# Exercise directions
Please reproduce exactly the lines from the start of the records through the one containing "Researchers examined how experimental", and nothing more.

# Data excerpts
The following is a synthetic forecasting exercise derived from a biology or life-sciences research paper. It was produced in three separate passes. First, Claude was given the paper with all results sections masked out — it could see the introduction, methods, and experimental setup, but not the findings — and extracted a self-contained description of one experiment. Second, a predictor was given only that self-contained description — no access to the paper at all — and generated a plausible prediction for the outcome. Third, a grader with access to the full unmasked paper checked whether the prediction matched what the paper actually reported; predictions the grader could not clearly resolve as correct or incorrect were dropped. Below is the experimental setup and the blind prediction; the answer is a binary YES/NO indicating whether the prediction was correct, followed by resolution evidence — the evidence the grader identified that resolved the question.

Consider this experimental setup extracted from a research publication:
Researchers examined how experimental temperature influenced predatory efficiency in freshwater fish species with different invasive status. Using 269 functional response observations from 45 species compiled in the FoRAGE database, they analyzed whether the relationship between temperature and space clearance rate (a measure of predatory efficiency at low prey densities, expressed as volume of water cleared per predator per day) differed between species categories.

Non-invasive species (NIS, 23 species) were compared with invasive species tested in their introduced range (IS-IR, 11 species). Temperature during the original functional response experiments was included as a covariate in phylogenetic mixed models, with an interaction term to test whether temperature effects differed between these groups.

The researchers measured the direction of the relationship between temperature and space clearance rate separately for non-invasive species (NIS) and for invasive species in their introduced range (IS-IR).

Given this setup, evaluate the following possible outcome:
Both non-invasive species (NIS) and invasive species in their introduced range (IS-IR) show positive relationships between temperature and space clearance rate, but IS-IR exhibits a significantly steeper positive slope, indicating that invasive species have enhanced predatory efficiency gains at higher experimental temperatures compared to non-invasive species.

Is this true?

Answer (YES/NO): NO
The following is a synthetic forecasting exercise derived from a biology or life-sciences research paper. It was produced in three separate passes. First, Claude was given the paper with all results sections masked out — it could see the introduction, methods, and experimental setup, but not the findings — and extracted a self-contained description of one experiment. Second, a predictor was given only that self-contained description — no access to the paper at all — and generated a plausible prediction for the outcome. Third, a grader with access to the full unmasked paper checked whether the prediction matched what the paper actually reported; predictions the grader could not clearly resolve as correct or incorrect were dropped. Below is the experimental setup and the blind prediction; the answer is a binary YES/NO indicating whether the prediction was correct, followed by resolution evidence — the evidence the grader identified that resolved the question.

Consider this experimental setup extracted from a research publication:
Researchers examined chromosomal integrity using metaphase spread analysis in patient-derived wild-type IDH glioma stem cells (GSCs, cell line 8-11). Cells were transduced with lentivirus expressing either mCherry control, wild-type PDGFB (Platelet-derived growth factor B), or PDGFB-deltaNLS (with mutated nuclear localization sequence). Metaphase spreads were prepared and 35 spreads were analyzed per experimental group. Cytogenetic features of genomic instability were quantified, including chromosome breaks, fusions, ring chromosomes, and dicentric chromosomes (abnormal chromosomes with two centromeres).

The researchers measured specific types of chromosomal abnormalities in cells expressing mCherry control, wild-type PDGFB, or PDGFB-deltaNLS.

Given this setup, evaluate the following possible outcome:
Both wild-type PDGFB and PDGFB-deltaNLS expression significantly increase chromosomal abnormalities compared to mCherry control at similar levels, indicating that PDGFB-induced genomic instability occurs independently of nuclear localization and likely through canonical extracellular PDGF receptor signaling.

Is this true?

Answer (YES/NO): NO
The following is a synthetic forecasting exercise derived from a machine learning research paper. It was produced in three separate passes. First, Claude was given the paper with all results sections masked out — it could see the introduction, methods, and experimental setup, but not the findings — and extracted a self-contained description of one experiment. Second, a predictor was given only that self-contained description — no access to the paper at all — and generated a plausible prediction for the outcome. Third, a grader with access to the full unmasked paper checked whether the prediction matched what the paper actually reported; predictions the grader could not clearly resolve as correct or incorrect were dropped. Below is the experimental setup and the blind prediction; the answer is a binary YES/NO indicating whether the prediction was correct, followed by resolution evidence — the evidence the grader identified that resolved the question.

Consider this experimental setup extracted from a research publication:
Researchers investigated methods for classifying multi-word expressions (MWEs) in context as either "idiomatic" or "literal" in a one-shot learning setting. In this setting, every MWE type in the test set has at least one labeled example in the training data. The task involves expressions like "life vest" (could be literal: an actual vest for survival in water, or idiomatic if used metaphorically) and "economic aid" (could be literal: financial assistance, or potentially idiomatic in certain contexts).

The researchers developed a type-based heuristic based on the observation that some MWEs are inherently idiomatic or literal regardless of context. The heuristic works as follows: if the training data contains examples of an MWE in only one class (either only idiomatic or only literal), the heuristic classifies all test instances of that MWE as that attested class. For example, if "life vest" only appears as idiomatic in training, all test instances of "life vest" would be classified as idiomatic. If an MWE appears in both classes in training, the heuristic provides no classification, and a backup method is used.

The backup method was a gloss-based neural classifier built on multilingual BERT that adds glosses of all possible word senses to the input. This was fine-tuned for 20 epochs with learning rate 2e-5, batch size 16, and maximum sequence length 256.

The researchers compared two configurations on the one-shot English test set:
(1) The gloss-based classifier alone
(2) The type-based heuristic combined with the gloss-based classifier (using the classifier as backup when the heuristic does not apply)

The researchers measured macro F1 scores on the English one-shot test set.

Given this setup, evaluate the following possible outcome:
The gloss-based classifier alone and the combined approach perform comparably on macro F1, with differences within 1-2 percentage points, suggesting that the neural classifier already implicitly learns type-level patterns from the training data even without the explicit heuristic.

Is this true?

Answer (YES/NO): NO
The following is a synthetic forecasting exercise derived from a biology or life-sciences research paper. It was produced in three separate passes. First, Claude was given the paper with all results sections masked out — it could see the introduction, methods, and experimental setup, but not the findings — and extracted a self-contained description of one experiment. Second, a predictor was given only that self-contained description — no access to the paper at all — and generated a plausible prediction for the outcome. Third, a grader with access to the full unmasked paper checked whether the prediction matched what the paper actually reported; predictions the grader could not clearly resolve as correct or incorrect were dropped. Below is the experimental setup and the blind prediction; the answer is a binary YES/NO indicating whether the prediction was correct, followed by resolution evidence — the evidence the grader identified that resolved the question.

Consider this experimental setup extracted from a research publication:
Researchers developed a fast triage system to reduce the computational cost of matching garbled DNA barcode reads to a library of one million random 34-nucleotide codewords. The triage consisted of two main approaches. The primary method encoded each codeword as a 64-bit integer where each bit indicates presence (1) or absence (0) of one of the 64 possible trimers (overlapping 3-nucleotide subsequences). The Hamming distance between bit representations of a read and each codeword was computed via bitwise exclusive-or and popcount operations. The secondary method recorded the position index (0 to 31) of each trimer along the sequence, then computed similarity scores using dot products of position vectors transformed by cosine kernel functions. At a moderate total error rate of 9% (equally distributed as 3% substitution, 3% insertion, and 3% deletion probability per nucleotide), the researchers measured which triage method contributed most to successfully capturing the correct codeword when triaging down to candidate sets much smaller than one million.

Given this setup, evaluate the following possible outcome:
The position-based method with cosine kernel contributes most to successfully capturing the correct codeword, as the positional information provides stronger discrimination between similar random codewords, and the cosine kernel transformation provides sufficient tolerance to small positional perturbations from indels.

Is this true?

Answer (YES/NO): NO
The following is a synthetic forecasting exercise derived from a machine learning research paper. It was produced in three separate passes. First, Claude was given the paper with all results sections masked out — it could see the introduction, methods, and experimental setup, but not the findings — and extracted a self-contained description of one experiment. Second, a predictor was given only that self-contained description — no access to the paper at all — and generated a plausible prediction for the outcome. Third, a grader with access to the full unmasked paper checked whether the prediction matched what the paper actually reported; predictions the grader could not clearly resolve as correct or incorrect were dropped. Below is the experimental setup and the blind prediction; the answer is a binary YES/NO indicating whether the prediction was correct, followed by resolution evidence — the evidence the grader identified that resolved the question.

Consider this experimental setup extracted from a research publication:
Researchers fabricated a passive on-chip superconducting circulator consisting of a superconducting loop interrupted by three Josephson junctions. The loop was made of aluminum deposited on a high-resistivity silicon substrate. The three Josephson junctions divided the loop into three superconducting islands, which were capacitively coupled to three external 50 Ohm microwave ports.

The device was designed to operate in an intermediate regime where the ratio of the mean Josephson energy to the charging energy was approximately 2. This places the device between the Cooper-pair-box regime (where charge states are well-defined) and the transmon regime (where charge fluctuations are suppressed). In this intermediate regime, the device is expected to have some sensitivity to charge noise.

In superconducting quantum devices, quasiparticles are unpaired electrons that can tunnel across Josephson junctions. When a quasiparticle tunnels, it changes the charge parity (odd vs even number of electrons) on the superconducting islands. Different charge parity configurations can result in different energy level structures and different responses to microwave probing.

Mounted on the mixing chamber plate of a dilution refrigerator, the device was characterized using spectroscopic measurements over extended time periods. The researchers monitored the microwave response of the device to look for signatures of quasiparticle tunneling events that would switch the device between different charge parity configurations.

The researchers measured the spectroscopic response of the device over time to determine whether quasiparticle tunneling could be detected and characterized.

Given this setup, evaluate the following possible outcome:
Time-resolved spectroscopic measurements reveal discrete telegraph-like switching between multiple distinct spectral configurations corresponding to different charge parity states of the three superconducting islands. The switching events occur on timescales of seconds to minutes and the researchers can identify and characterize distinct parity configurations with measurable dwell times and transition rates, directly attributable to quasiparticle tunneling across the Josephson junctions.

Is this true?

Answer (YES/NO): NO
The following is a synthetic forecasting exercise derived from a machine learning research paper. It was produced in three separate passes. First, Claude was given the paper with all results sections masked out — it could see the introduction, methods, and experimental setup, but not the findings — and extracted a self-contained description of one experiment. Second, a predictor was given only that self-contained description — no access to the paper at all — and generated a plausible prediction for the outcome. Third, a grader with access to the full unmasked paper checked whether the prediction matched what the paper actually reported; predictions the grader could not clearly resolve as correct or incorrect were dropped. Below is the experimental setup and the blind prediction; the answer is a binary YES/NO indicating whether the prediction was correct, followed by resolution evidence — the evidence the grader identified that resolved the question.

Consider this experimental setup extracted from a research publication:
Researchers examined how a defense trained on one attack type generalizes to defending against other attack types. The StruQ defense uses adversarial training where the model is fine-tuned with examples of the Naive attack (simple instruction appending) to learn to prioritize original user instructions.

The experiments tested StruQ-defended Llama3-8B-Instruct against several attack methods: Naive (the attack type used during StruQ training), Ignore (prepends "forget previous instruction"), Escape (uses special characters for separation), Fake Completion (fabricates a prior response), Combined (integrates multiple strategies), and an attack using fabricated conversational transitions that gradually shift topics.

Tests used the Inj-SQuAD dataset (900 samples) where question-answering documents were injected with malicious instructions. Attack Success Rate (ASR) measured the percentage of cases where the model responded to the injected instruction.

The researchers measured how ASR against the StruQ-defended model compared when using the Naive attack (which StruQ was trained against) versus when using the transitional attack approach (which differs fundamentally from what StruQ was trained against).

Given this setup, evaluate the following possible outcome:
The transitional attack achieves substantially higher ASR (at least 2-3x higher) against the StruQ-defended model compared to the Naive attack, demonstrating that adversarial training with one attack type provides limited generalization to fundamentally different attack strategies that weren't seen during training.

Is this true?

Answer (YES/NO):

# Written response
The following is a synthetic forecasting exercise derived from a biology or life-sciences research paper. It was produced in three separate passes. First, Claude was given the paper with all results sections masked out — it could see the introduction, methods, and experimental setup, but not the findings — and extracted a self-contained description of one experiment. Second, a predictor was given only that self-contained description — no access to the paper at all — and generated a plausible prediction for the outcome. Third, a grader with access to the full unmasked paper checked whether the prediction matched what the paper actually reported; predictions the grader could not clearly resolve as correct or incorrect were dropped. Below is the experimental setup and the blind prediction; the answer is a binary YES/NO indicating whether the prediction was correct, followed by resolution evidence — the evidence the grader identified that resolved the question.

Consider this experimental setup extracted from a research publication:
Researchers examined how experimental temperature influenced predatory efficiency in freshwater fish species with different invasive status. Using 269 functional response observations from 45 species compiled in the FoRAGE database, they analyzed whether the relationship between temperature and space clearance rate (a measure of predatory efficiency at low prey densities, expressed as volume of water cleared per predator per day) differed between species categories.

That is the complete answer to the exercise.